I was hanging out with some friends, one of whom has a three-year-old child, and I was asked / ordered to tell her a fairy tale. First I was asked to tell the story of the gingerbread man, which I didn’t know at all. So then they asked me to tell the story of Goldilocks and the Three Bears.
Anyway, I told it, with help from people who actually knew the story, but in the end I had the three bears eat Goldilocks. My friends claimed that this doesn’t actually happen in the real story; Goldilocks just ran away. Fortunately the child by that point was 100% over the story and had gone to play with her toys, so she wasn’t actually traumatized or anything (why I kept telling the story to a bunch of ostensible adults I don’t know).
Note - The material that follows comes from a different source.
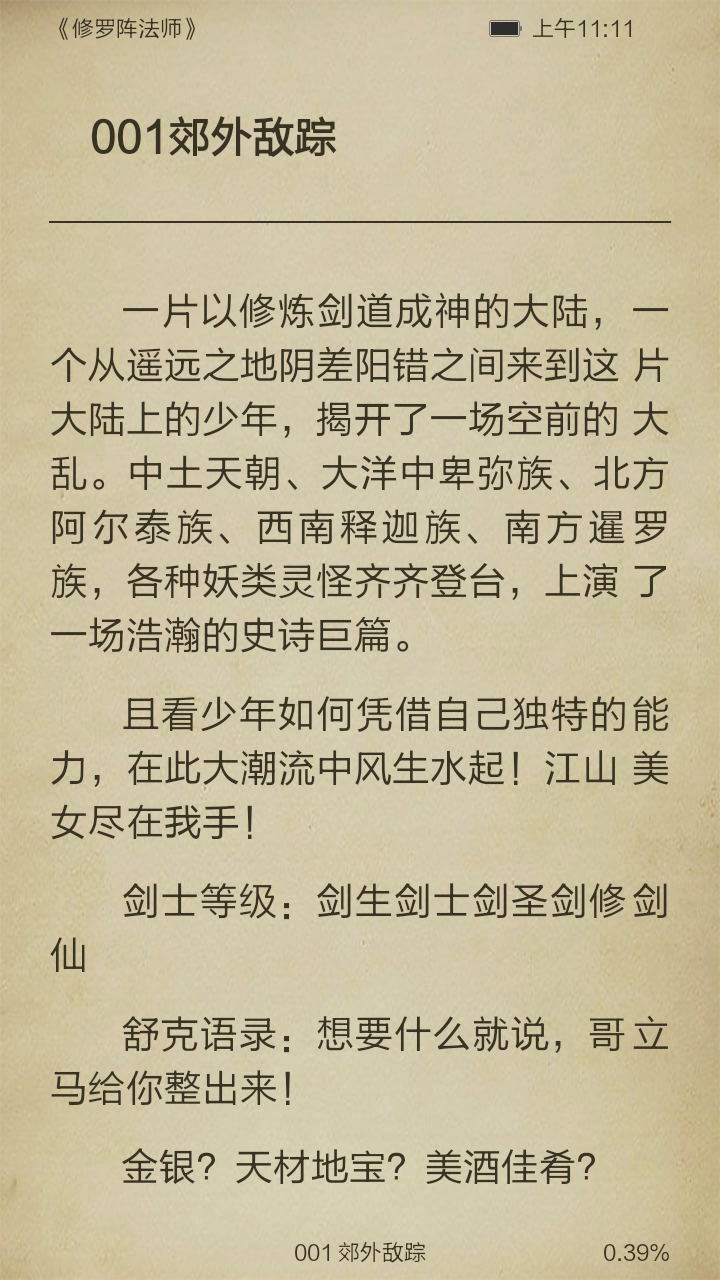 修罗阵法师截图3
Later, I mentioned this to a co-worker, and an informal poll suggests that many of us were originally told the story with Goldilocks getting eaten at the end! One particularly motivated co-worker determined that the original story did end with Goldilocks’ death (the original story also starred an old woman, and in one version she apparently wound up impaled on the spire on top of the dome of St. Paul’s Cathedral, but that is neither here nor there).
You never really know how familiar you are with a story until you have to tell it with no advance notice in front of an audience.
2 thoughts on “The Three Bears”
My unscientific poll of two has both of us remembering an earliest-heard version in which the bears ate Goldilocks.
I suspect it was altered at some point to avoid making children upset. Which is fair. Although it seems that many of the old fairy tales are expressly designed to make children upset for some reason.